- **WHAT THE TASK REQUIRES**:
Print each of the records below verbatim, reproducing every line without any change.

- **DATA LINES**:
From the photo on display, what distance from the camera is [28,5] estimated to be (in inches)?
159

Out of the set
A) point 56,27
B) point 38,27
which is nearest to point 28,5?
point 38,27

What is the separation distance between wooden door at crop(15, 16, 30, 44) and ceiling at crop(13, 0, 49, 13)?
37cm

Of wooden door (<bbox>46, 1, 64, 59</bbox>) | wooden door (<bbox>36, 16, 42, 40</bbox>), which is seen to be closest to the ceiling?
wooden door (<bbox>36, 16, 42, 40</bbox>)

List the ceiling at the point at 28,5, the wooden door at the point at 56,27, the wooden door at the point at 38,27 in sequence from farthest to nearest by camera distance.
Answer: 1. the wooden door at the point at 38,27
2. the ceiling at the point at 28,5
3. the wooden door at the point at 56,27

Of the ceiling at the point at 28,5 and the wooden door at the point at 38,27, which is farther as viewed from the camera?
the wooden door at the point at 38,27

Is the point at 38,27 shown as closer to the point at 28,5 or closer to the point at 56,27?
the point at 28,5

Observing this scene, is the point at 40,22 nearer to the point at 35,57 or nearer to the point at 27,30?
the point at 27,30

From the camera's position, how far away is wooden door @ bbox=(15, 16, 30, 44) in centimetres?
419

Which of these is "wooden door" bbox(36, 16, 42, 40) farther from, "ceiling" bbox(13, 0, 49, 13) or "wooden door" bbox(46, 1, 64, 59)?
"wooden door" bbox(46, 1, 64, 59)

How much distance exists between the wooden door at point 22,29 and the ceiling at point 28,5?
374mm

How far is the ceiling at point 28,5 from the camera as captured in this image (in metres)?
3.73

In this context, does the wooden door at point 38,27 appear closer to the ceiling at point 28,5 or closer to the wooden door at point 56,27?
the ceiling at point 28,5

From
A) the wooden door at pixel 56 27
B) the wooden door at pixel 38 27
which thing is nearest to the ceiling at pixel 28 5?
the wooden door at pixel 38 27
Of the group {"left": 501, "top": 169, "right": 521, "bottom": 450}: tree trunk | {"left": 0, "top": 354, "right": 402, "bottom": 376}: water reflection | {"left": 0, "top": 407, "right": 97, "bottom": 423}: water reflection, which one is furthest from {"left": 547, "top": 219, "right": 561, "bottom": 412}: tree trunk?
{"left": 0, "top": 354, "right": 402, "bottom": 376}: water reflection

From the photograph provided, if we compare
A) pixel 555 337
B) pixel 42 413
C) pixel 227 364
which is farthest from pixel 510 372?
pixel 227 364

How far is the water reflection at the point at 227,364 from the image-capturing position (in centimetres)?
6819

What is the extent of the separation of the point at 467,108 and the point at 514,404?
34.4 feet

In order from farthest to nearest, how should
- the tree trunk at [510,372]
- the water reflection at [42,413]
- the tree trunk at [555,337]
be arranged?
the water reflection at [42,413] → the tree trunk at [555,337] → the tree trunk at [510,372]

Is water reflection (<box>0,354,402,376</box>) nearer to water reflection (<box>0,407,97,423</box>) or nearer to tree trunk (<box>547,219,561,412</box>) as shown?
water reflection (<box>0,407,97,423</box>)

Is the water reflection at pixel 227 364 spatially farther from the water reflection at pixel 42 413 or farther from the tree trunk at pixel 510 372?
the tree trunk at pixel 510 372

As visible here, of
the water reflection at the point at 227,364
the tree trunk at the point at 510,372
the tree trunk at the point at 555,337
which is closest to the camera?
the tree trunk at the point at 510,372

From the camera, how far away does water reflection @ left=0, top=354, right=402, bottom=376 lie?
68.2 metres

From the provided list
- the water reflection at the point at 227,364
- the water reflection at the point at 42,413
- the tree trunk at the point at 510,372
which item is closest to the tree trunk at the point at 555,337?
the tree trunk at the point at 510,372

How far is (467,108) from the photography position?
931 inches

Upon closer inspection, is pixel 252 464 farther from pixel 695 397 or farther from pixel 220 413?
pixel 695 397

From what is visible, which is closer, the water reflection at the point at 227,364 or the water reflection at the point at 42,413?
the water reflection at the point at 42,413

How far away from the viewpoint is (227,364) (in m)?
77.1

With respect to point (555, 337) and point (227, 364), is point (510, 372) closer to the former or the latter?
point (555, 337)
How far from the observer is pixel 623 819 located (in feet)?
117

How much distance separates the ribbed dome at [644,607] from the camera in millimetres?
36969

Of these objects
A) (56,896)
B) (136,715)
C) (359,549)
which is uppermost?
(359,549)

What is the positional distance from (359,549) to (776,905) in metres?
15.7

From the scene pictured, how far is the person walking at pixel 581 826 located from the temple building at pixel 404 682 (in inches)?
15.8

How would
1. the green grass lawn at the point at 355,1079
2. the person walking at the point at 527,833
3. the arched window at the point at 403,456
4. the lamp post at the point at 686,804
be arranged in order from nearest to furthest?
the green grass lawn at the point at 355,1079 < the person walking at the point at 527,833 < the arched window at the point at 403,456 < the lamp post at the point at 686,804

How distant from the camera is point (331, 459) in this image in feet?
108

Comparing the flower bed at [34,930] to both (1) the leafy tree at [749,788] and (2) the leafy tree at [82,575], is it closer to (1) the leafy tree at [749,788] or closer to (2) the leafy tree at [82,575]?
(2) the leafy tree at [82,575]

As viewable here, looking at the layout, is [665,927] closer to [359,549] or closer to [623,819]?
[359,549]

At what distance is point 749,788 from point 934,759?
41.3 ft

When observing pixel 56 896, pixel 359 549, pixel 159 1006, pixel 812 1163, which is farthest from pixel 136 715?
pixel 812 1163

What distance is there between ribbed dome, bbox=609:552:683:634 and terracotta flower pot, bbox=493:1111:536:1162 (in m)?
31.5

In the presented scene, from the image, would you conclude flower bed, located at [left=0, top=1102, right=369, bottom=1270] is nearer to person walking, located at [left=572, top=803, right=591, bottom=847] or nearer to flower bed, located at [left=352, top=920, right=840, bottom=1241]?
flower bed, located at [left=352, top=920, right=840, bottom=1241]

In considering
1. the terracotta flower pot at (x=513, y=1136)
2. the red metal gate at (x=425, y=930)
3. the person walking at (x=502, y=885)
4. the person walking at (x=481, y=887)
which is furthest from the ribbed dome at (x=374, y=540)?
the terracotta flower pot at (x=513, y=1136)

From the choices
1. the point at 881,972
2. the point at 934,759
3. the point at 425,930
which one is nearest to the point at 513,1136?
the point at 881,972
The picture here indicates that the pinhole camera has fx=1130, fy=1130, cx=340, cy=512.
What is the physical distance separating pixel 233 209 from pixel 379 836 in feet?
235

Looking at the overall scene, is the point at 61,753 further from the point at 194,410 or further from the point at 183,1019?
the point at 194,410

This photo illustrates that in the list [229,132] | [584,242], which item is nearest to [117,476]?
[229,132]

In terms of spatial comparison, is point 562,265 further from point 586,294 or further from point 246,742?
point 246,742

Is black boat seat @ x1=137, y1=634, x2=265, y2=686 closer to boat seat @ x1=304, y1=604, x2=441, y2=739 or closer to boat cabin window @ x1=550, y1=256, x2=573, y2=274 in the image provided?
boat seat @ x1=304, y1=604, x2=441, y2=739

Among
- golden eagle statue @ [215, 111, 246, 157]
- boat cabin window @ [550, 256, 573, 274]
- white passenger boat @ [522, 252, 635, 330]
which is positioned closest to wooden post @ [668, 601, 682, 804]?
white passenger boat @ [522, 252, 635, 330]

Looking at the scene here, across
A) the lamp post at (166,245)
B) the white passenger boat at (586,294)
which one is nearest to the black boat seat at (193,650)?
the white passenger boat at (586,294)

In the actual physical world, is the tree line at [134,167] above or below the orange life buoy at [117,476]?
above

- **EXERCISE OUTPUT**:
From the photo on display, what distance from the camera is [28,5] estimated to be (in inches)?
159

Out of the set
A) point 56,27
B) point 38,27
which is nearest to point 28,5?
point 38,27

What is the separation distance between wooden door at crop(15, 16, 30, 44) and ceiling at crop(13, 0, 49, 13)?
37cm

Of wooden door (<bbox>46, 1, 64, 59</bbox>) | wooden door (<bbox>36, 16, 42, 40</bbox>), which is seen to be closest to the ceiling?
wooden door (<bbox>36, 16, 42, 40</bbox>)

List the ceiling at the point at 28,5, the wooden door at the point at 56,27, the wooden door at the point at 38,27 in sequence from farthest to nearest by camera distance.
Answer: 1. the wooden door at the point at 38,27
2. the ceiling at the point at 28,5
3. the wooden door at the point at 56,27

Of the ceiling at the point at 28,5 and the wooden door at the point at 38,27, which is farther as viewed from the camera?
the wooden door at the point at 38,27

Is the point at 38,27 shown as closer to the point at 28,5 or closer to the point at 56,27?
the point at 28,5

Observing this scene, is the point at 40,22 nearer to the point at 35,57 or nearer to the point at 27,30?
the point at 27,30

From the camera's position, how far away is wooden door @ bbox=(15, 16, 30, 44) in centimetres?
419

Which of these is "wooden door" bbox(36, 16, 42, 40) farther from, "ceiling" bbox(13, 0, 49, 13) or "wooden door" bbox(46, 1, 64, 59)?
"wooden door" bbox(46, 1, 64, 59)

How much distance exists between the wooden door at point 22,29 and the ceiling at point 28,5?
374mm

How far is the ceiling at point 28,5 from the camera as captured in this image (in metres)?
3.73

In this context, does the wooden door at point 38,27 appear closer to the ceiling at point 28,5 or closer to the wooden door at point 56,27?
the ceiling at point 28,5

From
A) the wooden door at pixel 56 27
B) the wooden door at pixel 38 27
which thing is nearest to the ceiling at pixel 28 5?
the wooden door at pixel 38 27
Of the group {"left": 501, "top": 169, "right": 521, "bottom": 450}: tree trunk | {"left": 0, "top": 354, "right": 402, "bottom": 376}: water reflection | {"left": 0, "top": 407, "right": 97, "bottom": 423}: water reflection, which one is furthest from {"left": 547, "top": 219, "right": 561, "bottom": 412}: tree trunk?
{"left": 0, "top": 354, "right": 402, "bottom": 376}: water reflection

From the photograph provided, if we compare
A) pixel 555 337
B) pixel 42 413
C) pixel 227 364
which is farthest from pixel 510 372?
pixel 227 364

How far is the water reflection at the point at 227,364 from the image-capturing position (in centimetres)?
6819

What is the extent of the separation of the point at 467,108 and the point at 514,404?
34.4 feet

In order from farthest to nearest, how should
- the tree trunk at [510,372]
- the water reflection at [42,413]
- the tree trunk at [555,337]
be arranged?
the water reflection at [42,413] → the tree trunk at [555,337] → the tree trunk at [510,372]

Is water reflection (<box>0,354,402,376</box>) nearer to water reflection (<box>0,407,97,423</box>) or nearer to tree trunk (<box>547,219,561,412</box>) as shown?
water reflection (<box>0,407,97,423</box>)

Is the water reflection at pixel 227 364 spatially farther from the water reflection at pixel 42 413 or farther from the tree trunk at pixel 510 372?
the tree trunk at pixel 510 372

As visible here, of
the water reflection at the point at 227,364
the tree trunk at the point at 510,372
the tree trunk at the point at 555,337
which is closest to the camera?
the tree trunk at the point at 510,372

From the camera, how far away does water reflection @ left=0, top=354, right=402, bottom=376 lie?
68.2 metres

From the provided list
- the water reflection at the point at 227,364
- the water reflection at the point at 42,413
- the tree trunk at the point at 510,372
which item is closest to the tree trunk at the point at 555,337?
the tree trunk at the point at 510,372

How far is (467,108) from the photography position?
931 inches

Upon closer inspection, is pixel 252 464 farther from pixel 695 397 or farther from pixel 220 413?
pixel 695 397

From what is visible, which is closer, the water reflection at the point at 227,364 or the water reflection at the point at 42,413?
the water reflection at the point at 42,413

How far away from the viewpoint is (227,364) (in m)?
77.1

With respect to point (555, 337) and point (227, 364), is point (510, 372) closer to the former or the latter?
point (555, 337)
How far from the observer is pixel 623 819 located (in feet)?
117

How much distance separates the ribbed dome at [644,607] from the camera in millimetres?
36969

Of these objects
A) (56,896)
B) (136,715)
C) (359,549)
which is uppermost?
(359,549)

What is the positional distance from (359,549) to (776,905) in metres?
15.7

From the scene pictured, how far is the person walking at pixel 581 826 located from the temple building at pixel 404 682 (in inches)?
15.8

How would
1. the green grass lawn at the point at 355,1079
2. the person walking at the point at 527,833
3. the arched window at the point at 403,456
4. the lamp post at the point at 686,804
be arranged in order from nearest to furthest?
the green grass lawn at the point at 355,1079 < the person walking at the point at 527,833 < the arched window at the point at 403,456 < the lamp post at the point at 686,804

How distant from the camera is point (331, 459) in this image in feet?
108

Comparing the flower bed at [34,930] to both (1) the leafy tree at [749,788] and (2) the leafy tree at [82,575], is it closer to (1) the leafy tree at [749,788] or closer to (2) the leafy tree at [82,575]?
(2) the leafy tree at [82,575]

As viewable here, looking at the layout, is [665,927] closer to [359,549] or closer to [623,819]?
[359,549]

At what distance is point 749,788 from point 934,759?
41.3 ft

When observing pixel 56 896, pixel 359 549, pixel 159 1006, pixel 812 1163, which is farthest from pixel 136 715?
pixel 812 1163

What distance is there between ribbed dome, bbox=609:552:683:634 and terracotta flower pot, bbox=493:1111:536:1162 (in m)?
31.5

In the presented scene, from the image, would you conclude flower bed, located at [left=0, top=1102, right=369, bottom=1270] is nearer to person walking, located at [left=572, top=803, right=591, bottom=847] or nearer to flower bed, located at [left=352, top=920, right=840, bottom=1241]?
flower bed, located at [left=352, top=920, right=840, bottom=1241]

In considering
1. the terracotta flower pot at (x=513, y=1136)
2. the red metal gate at (x=425, y=930)
3. the person walking at (x=502, y=885)
4. the person walking at (x=481, y=887)
which is furthest from the ribbed dome at (x=374, y=540)?
the terracotta flower pot at (x=513, y=1136)

From the choices
1. the point at 881,972
2. the point at 934,759
3. the point at 425,930
which one is nearest to the point at 513,1136?
the point at 881,972
The picture here indicates that the pinhole camera has fx=1130, fy=1130, cx=340, cy=512.
What is the physical distance separating pixel 233 209 from pixel 379 836 in feet?
235

Looking at the overall scene, is the point at 61,753 further from the point at 194,410 or further from the point at 183,1019?
the point at 194,410

This photo illustrates that in the list [229,132] | [584,242], which item is nearest to [117,476]?
[229,132]

In terms of spatial comparison, is point 562,265 further from point 586,294 or further from point 246,742?
point 246,742

Is black boat seat @ x1=137, y1=634, x2=265, y2=686 closer to boat seat @ x1=304, y1=604, x2=441, y2=739 or closer to boat cabin window @ x1=550, y1=256, x2=573, y2=274 in the image provided?
boat seat @ x1=304, y1=604, x2=441, y2=739

Among
- golden eagle statue @ [215, 111, 246, 157]
- boat cabin window @ [550, 256, 573, 274]
- white passenger boat @ [522, 252, 635, 330]
which is positioned closest to wooden post @ [668, 601, 682, 804]?
white passenger boat @ [522, 252, 635, 330]

Looking at the scene here, across
A) the lamp post at (166,245)
B) the white passenger boat at (586,294)
which one is nearest to the black boat seat at (193,650)?
the white passenger boat at (586,294)

In the actual physical world, is the tree line at [134,167] above or below the orange life buoy at [117,476]?
above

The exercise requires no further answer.